SMM May 5 News:
Futures: During China's Labour Day holiday (May 1–5), SHFE aluminum was closed. LME aluminum fluctuated upward. As of 16:00 on May 5, LME aluminum opened at $3,508.5/mt, reaching a high of $3,535/mt, a low of $3,492/mt, and closing at $3,528.5/mt, up 0.87% from the previous trading day and approximately 1.38% higher than the pre-holiday close (April 30).
Macro front: During the holiday, the global macro environment, geopolitical landscape, energy dynamics, ex-China monetary policy, and international trade policy all underwent multiple key shifts simultaneously. These intertwined factors fundamentally reshaped the overall trading atmosphere for ex-China commodities, providing solid external support for international aluminum prices. The aluminum market overall exhibited a pattern of concentrated bullish factors fermenting internationally with ex-China fundamentals holding up well, forming a stark contrast with weak demand and inventory accumulation in China's aluminum market, extending the core pattern where LME outperforms SHFE.
During the holiday, global geopolitical tensions flared again. Confrontations and conflicts in the Middle East continued to escalate, with key shipping lanes through the Strait of Hormuz obstructed. Regional geopolitical uncertainty surged significantly, directly disrupting global energy supply chain stability, driving international oil prices to rise rapidly in the short term, and reigniting global energy inflation expectations.
Monetary policy pace among major global central banks continued to diverge, with a notable reshaping of the liquidity landscape. The US Fed maintained interest rates unchanged at its April meeting. New York Fed President Williams publicly stated that if inflation data continued to pull back steadily toward the 2% policy target, the US Fed would cut interest rates at an appropriate time.

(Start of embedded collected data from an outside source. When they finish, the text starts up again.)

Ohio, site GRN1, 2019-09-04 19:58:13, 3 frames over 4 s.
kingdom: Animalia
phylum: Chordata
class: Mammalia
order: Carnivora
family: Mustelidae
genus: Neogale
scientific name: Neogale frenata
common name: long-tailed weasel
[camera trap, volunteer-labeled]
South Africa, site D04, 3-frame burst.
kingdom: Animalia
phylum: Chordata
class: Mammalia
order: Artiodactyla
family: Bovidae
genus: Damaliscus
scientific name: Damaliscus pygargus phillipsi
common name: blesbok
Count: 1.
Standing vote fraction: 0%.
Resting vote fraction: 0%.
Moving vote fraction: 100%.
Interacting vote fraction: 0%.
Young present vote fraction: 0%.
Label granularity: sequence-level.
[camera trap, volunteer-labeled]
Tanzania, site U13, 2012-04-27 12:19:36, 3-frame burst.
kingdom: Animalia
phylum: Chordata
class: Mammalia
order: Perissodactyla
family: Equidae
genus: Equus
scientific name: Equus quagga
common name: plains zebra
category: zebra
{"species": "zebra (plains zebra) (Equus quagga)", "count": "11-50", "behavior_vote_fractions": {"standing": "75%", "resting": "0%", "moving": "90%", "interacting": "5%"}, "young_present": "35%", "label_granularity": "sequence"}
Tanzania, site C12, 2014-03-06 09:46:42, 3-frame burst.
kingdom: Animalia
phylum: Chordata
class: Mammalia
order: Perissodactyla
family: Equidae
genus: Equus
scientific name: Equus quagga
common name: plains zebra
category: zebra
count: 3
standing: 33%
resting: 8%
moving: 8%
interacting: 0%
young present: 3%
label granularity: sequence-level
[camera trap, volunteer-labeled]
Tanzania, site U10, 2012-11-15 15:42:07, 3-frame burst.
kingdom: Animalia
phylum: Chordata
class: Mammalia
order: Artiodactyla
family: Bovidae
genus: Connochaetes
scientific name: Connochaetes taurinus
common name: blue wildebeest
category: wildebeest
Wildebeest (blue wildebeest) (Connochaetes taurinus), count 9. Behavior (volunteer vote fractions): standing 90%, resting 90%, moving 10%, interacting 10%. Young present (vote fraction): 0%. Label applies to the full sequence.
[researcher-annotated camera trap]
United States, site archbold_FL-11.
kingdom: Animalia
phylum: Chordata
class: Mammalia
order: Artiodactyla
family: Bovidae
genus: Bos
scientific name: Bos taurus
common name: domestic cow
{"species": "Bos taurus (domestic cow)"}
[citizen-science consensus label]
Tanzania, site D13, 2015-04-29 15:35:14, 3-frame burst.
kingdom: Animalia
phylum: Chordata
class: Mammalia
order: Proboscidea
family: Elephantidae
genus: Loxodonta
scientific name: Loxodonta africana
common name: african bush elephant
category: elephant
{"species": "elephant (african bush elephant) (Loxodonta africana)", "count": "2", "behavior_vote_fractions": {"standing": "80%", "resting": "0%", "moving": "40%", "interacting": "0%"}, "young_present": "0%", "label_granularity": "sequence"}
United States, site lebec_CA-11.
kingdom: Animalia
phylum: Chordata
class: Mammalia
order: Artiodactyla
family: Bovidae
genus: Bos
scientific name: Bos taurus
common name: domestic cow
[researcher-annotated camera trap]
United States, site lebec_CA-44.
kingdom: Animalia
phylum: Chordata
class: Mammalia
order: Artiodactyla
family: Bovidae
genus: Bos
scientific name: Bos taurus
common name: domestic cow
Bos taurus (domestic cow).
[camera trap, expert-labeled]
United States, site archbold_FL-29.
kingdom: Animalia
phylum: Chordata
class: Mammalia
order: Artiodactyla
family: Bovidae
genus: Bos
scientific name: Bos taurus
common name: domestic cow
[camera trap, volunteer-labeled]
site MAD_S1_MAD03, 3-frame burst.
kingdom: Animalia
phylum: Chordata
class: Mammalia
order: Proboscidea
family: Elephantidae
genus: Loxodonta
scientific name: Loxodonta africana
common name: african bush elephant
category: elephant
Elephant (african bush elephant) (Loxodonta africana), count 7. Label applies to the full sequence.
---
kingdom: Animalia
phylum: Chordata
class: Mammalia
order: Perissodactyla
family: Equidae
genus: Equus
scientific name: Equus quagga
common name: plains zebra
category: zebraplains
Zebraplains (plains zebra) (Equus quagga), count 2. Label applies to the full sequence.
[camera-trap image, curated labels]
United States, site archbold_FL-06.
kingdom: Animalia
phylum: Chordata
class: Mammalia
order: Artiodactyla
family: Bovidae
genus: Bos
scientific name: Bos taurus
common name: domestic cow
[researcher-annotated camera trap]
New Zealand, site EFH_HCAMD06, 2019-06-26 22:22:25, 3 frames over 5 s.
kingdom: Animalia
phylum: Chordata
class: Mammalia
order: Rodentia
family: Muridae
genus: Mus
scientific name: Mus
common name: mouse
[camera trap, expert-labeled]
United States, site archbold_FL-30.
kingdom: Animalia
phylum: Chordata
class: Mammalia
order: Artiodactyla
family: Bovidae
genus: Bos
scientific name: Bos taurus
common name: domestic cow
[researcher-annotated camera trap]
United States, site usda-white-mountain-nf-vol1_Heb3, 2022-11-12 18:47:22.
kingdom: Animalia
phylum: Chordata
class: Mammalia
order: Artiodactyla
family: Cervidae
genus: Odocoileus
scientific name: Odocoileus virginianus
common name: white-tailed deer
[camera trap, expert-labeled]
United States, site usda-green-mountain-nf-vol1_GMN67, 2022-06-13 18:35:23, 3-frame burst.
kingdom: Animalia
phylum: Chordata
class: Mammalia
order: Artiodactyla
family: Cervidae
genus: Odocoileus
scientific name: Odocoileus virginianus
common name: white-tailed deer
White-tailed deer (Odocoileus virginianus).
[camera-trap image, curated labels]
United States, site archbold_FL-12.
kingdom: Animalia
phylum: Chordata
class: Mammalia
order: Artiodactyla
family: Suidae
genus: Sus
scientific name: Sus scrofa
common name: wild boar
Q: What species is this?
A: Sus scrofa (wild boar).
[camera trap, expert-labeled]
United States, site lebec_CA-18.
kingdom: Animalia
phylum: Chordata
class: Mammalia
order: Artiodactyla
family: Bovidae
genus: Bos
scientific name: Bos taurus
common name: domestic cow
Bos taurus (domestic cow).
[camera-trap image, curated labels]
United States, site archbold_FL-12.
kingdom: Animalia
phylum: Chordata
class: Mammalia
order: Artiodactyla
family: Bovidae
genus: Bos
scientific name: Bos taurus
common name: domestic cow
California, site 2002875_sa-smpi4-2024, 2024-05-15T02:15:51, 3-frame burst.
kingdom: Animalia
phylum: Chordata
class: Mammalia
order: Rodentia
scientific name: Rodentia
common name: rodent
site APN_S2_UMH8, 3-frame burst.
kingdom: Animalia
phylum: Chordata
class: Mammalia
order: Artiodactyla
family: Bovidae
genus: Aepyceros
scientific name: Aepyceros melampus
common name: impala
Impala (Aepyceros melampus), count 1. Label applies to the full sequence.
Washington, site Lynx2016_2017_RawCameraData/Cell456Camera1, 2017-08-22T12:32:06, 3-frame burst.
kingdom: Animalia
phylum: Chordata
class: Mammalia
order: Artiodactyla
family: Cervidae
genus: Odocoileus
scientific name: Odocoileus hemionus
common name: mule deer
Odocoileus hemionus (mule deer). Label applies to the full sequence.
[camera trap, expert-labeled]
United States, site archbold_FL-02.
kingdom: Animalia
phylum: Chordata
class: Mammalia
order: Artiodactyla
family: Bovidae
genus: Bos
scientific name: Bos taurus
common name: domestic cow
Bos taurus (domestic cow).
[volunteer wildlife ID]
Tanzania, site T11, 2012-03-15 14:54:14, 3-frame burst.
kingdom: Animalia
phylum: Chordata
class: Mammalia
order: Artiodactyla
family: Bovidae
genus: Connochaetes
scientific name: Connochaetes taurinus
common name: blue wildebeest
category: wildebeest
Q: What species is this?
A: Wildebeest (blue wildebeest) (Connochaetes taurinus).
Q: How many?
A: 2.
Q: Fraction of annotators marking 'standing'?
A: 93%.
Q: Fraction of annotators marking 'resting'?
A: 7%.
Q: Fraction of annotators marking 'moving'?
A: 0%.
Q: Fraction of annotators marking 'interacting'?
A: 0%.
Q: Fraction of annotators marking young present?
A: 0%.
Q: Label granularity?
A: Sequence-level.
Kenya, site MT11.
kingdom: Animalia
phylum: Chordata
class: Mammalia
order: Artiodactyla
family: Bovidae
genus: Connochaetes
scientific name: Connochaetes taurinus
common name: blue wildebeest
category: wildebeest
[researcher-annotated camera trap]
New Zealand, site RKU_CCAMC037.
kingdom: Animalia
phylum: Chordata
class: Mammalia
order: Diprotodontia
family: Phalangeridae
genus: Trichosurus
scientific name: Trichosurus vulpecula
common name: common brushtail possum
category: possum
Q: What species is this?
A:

Meanwhile, the Reserve Bank of Australia bucked the trend by tightening monetary policy, announcing a third consecutive rate hike, raising the cash rate to 4.35%, completely reversing the previous easing cycle. The divergent pattern of "US and Europe on hold, Australia tightening, China maintaining prudent easing" among global central banks solidified.
Protectionist sentiment continued to intensify in international trade, with US-EU trade friction officially escalating. On May 1 local time, US President Trump, citing the EU's failure to fulfill a previously agreed trade deal, announced that additional tariffs would be imposed on EU-imported cars and trucks next week, with rates sharply raised to 25%. Escalating friction between the US and EU as core trading economies not only pushed up overall global manufacturing trade costs and suppressed global end-user manufacturing recovery demand, but would also accelerate the restructuring of global automotive and related industry chain supply chains. As the automotive industry is a core downstream end-use consumption sector for aluminum semis, rising trade barriers would indirectly affect the pace of global aluminum semis end-use consumption. Meanwhile, rising global trade uncertainty further reinforced safe-haven trading sentiment in commodities.
Fundamentals: Inventory side, as of May 1, 2026, LME aluminum inventory stood at approximately 364,700 mt, continuing destocking to hit a nearly 20-year low. China inventory side, pre-holiday (April 30) aluminum ingot inventory in major consumption areas was 1.432 million mt. A trend reversal in social inventory remains difficult to form, and China aluminum ingot inventory will stay in the high range of 1.45–1.5 million mt after the Labour Day holiday.
Overall, multiple positive factors converged on the international front during the Labour Day holiday, with geopolitical conflicts, low overseas inventory, a weaker US dollar, and elevated energy costs resonating together to strongly support LME aluminum prices to hold up well. The ex-China aluminum market features tight supply, high costs, and a warm sentiment. In contrast, China's aluminum market was dragged down by social inventory accumulation and sluggish off-season downstream demand recovery, limiting upward momentum. In the short term, the core pattern of LME outperforms SHFE is unlikely to reverse. Strength in the overseas market will support SHFE aluminum's post-holiday catch-up potential, but high domestic inventory and weak demand will cap overall gains. Going forward, key focus will be on the pace of China aluminum ingot destocking and the strength of rigid demand release from downstream production resumptions.